Print the data below verbatim, keeping every line unchanged.

==== Task inputs

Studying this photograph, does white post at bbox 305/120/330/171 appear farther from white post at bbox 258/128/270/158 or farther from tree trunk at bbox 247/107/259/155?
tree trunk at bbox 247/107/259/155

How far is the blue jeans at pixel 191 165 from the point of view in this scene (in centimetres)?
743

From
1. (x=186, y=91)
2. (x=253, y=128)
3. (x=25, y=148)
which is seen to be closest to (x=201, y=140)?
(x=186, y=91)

========

## [Answer to this task]
Studying this photograph, does white post at bbox 305/120/330/171 appear farther from white post at bbox 258/128/270/158 or farther from tree trunk at bbox 247/107/259/155?
tree trunk at bbox 247/107/259/155

How far is the blue jeans at pixel 191 165 from the point of view in this scene (in centimetres)?
743

From
1. (x=186, y=91)
2. (x=253, y=128)
3. (x=25, y=148)
which is seen to be closest to (x=201, y=140)?
(x=186, y=91)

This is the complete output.